**Exercise:** Copy the Joplin passage from "People drive to" to "to the east.", swapping "hub" for "center".

**Reading passage:**
↓↓↓
I enjoyed an overnight stay at the Bonnie and Clyde Apartment in Joplin last year. Read about it HERE.
Four State Area
Joplin is in Southwest Missouri, in what’s called the “four state area”. The Kansas and Oklahoma state lines are minutes from Joplin. And Arkansas is a 30 minute drive south.
People drive to Joplin for shopping, doctors’ appointments and dining from the small towns in those other states. Additionally, Joplin is a hub for the smaller towns surrounding it. The nearest large city is Springfield, Missouri, an hour’s drive to the east.
Route 66 Crosses Through Town
Also known as the Main Street of American or the Mother Road, Route 66 is one of America’s original highways. It was established on November 11, 1926. It originally ran from Chicago, Illinois through Missouri, Kansas, Oklahoma, Texas, New Mexico and Arizona before terminating in Santa Monica, California…2,448 miles of highway.
Route 66 was officially removed from the US Highway System in 1985. However, the segments that remain are designated a National Scenic Byway and currently called “Historic Route 66”.
Route 66 runs east to west through Joplin, along our 7th Street. There’s a mural located near the corner of 7th and Main Streets that provides a fun photo opp.
↑↑↑
**Dataset entries:**
↓↓↓
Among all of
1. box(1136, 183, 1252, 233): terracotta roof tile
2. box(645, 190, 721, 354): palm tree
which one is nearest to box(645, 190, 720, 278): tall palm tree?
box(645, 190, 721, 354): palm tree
↑↑↑
**Result of this exercise:**
People drive to Joplin for shopping, doctors’ appointments and dining from the small towns in those other states. Additionally, Joplin is a center for the smaller towns surrounding it. The nearest large city is Springfield, Missouri, an hour’s drive to the east.